Während sich nun die Grubenbesitzer über die zu geringe Arbeitsleistung beklagen, weist die Arbeiterschaft mit Nachdruck auf ein dauerndes Versagen des Unternehmertums sowie der Regierungen hin, die nichts oder doch viel zuwenig getan hätten, um die technische Rückständigkeit der Mehrzahl der Kohlengruben rechtzeitig zu beheben. Nicht weniger entschiedener Kritik unterliegt auch die viel zu weit gehende Zersplitterung in den Besitzverhältnissen, die neben der allzu schwachen Unternehmerinitiative für die Unterlassung notwendiger Modernisierungsarbeiten verantwortlich gemacht wird. Daß hier sehr viel nachzuholen ist, wird auch von konservativer Seite zugegeben. Das konservative „Tory Reform Committee“ hat daher schon vor längerer Zeit den Vorschlag gemacht, die Modernisierung des Kohlenbergbaues allenfalls durch den zwangsweisen Zusammenschluß der Bergwerke zu großen und leistungsfähigen Konzernen zu fördern, doch komme es auf eine maximale Leistung der Arbeitnehmer und auf einen erhöhten Unternehmungsgeist und nicht so sehr darauf an, ob staatliches oder privates Eigentum im britischen Bergbau die Regel sein soll.

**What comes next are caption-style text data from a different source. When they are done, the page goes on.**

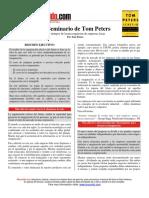 1er Control de Lectura-Excelencia Tom Peters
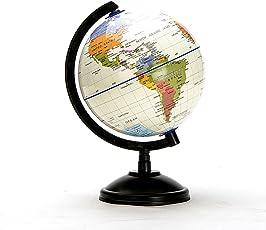 インテリア地球儀 英語表記 政治地域 先生や学生におすすめ 教育用グローブ、インフレータブル・ワールド・グローブ、回転式、HDおよび圧縮14.16cm 地球地図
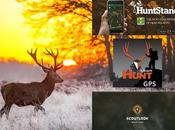 Best Hunting Apps 2018 (IOS Android)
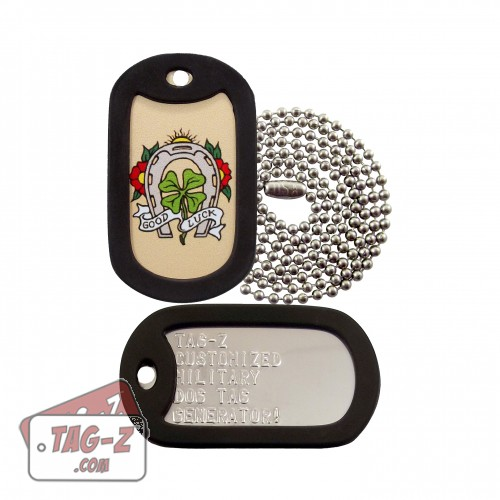 Good Luck Horseshoe Tagtoo-Z Dog Tag Set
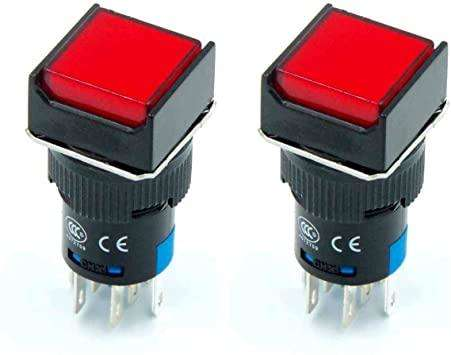 AP16 RESET RED SQUAREON/OFF PUSH BUTTON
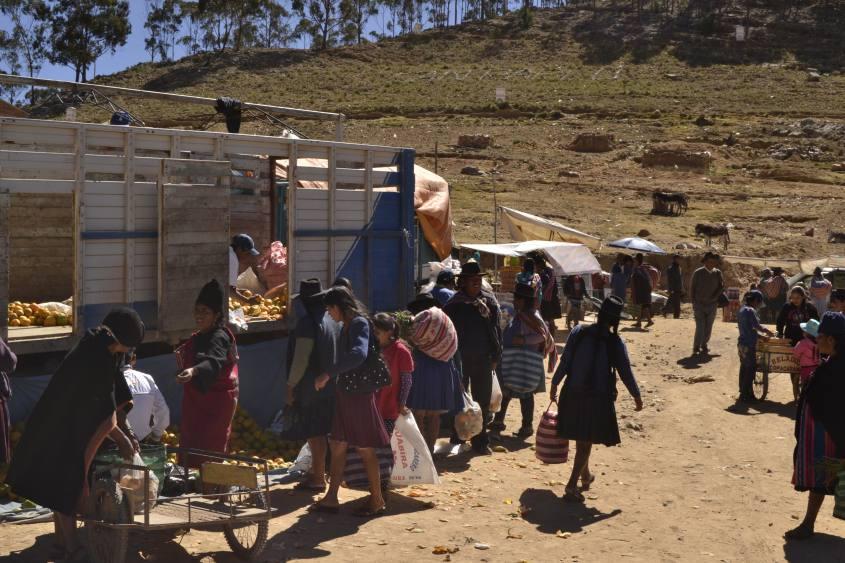 Esterno del Mercato di Tarabuco vicino Sucre in Bolivia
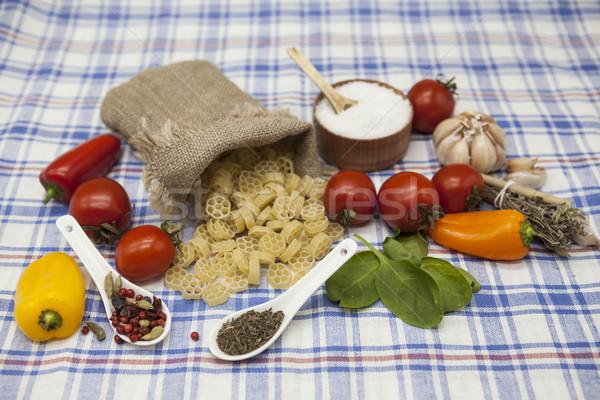 Сток-фото: итальянский · пасты · набор · создание · помидоры · черри · оливкового · масла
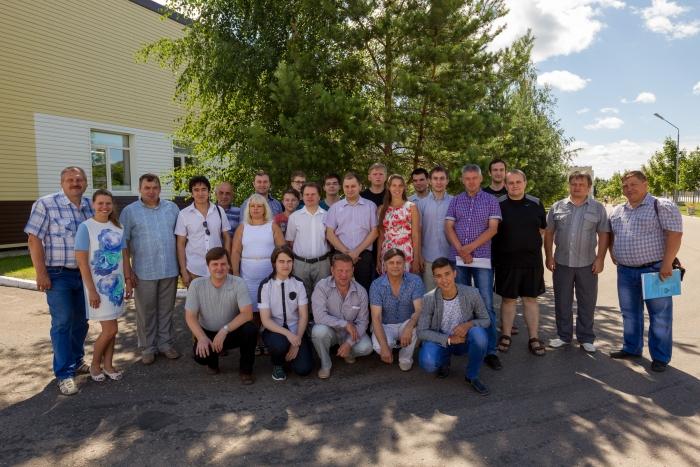 Участники Всероссийских соревнований «Мирный атом» 2016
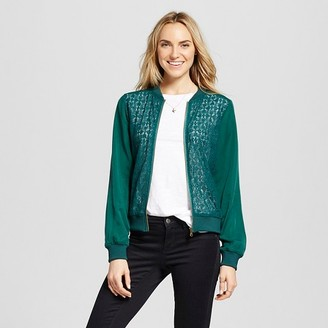 Merona Women's Lace Bomber Jacket $29.99 thestylecure.com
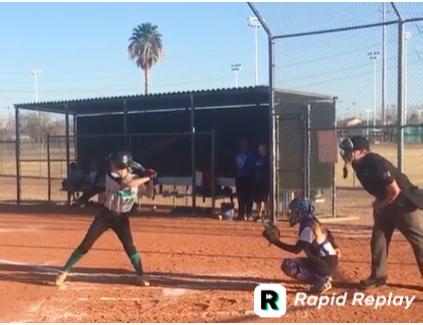 Video Highlights vs. Westview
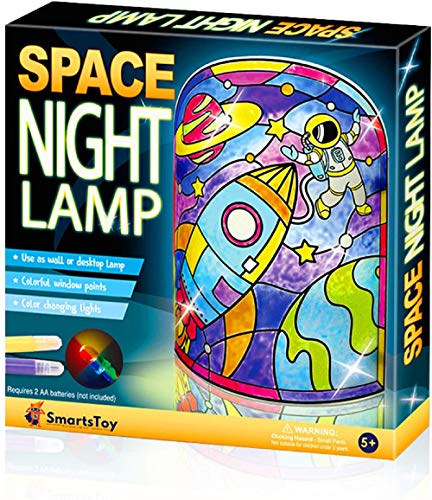 DIY Space Night Lamp Kids Arts and Crafts Kit – Creative Space Toys for Boys and Girls, STEM Crafts for kids Projects - Gift for Boys & Girls Age 6 7 8 9 10 Year Old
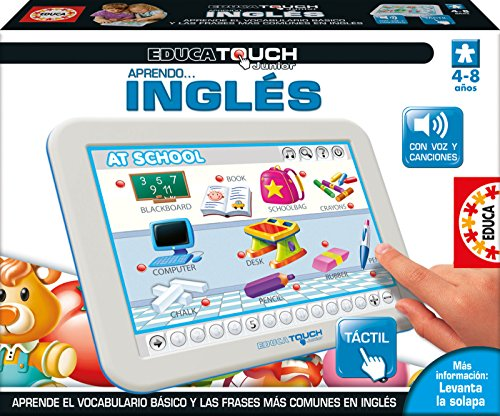 Educa Borrás 15438 - Educa Touch Junior Aprendo Ingles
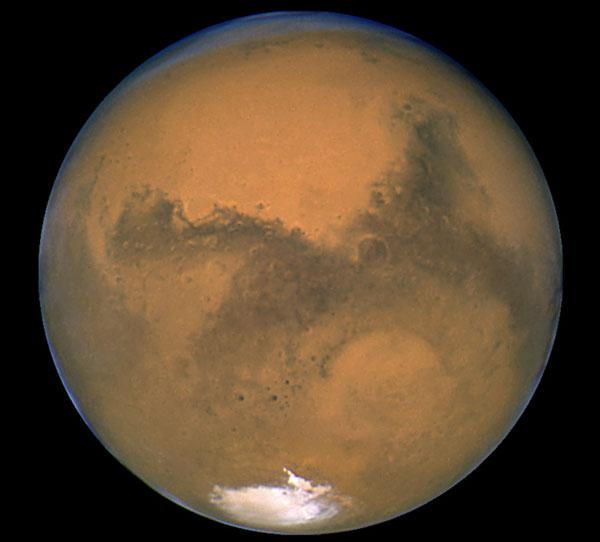 Grosse Mars par Hubble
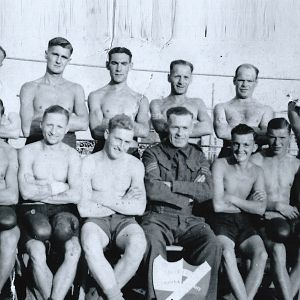 George Owen Farrell On The Left Top Row. Stalag Xx1d Ger25 GEGENV11 1940 0r 41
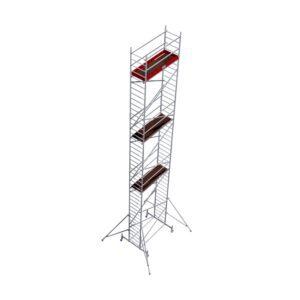Schela-Protec-aluminiu-mobila-0.7x2 m-12.30-m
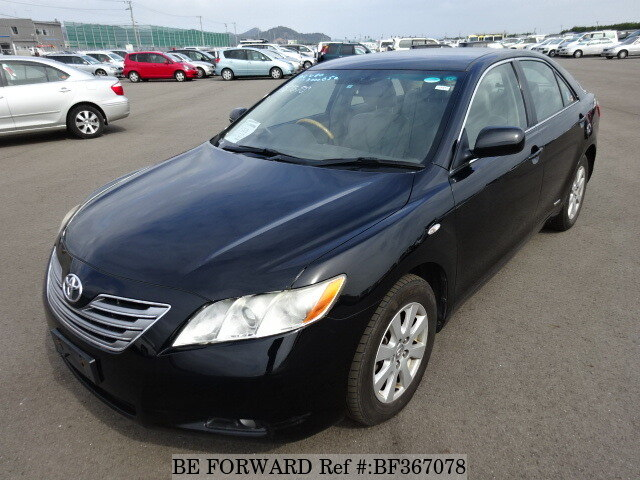 used 2006 toyota camry g dignis edition dba acv40 for sale bf367078 be forward. Black Bedroom Furniture Sets. Home Design Ideas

Das Komitee, das den Grundsatz des Privateigentums vertritt, verstand sich gleichwohl zu der wichtigen Einschränkung, daß ein unbehinderter Individualismus durch die Zeitverhältnisse als überholt zu betrachten und in seinen sozialen Folgerungen abzulehnen sei. Inhaltlich deckt sich dieser Vorschlag im wesentlichen mit dem der „Samuel-Kommission“, die 1926 ihren Bericht dem englischen Unterhaus unterbreitete, ohne jedoch damit einen greifbaren Erfolg zu erzielen. Aus dem Jahre 1919 ist noch das Votum der „Sankey-Kommission“ in Erinnerung, die sich damals unmittelbar nach dem ersten Weltkrieg mit diesem Herzstück englischer Nationalökonomie befaßt, schon für die Verstaatlichung sämtlicher Gruben eingetreten war.

Wenn jetzt die Labour Party auf den Sankey-Vorschlag zurückgegriffen hat, so spielt dabei neben anderen Argumenten gewiß auch der Bericht eine wichtige Rolle, der im Vorjahr von den nach England berufenen amerikanischen Sachverständigen erstattet wurde und aus dessen Vertraulichkeit doch bekannt wurde, daß er eine sehr kritische Lage aufzeigte. Wie große Ausmaße bei jeder Reform in Erscheinung treten werden, deutet schon eine Schätzung der Zechenbesitzer an, die allein für die technische Neuausrüstung der Kohlengruben nicht weniger als 150 bis 300 Millionen Pfund Sterling veranschlagten.

Dies ist auch für die heutige, an Millionenbeträge gewohnte Zeit eine außerordentlich hohe Summe, deren Aufbringung im privaten Wege nicht leicht fallen wird. Die Vertreter der Bergarbeiter folgern daraus, daß auch eine Zusammenfassung der Bergwerkbetriebe zu Großkonzernen einer kontrollierten Privatwirtschaft nicht mehr hinreicht, um den imperativen Forderungen der Gesamtlage gerecht werden zu können.

Aus der Erklärung des englischen Premierministers geht eindeutig hervor, daß die jetzige britische Regierung an ihrem Verstaatlichungsprogramm festhält. Gewinnt dieser Plan Leben, so wird in der Geschichte der Nationalökonomie und des Sozialrechtes für Westeuropa ein außerordentlich bedeutungsvolles neues Kapitel aufgeschlagen.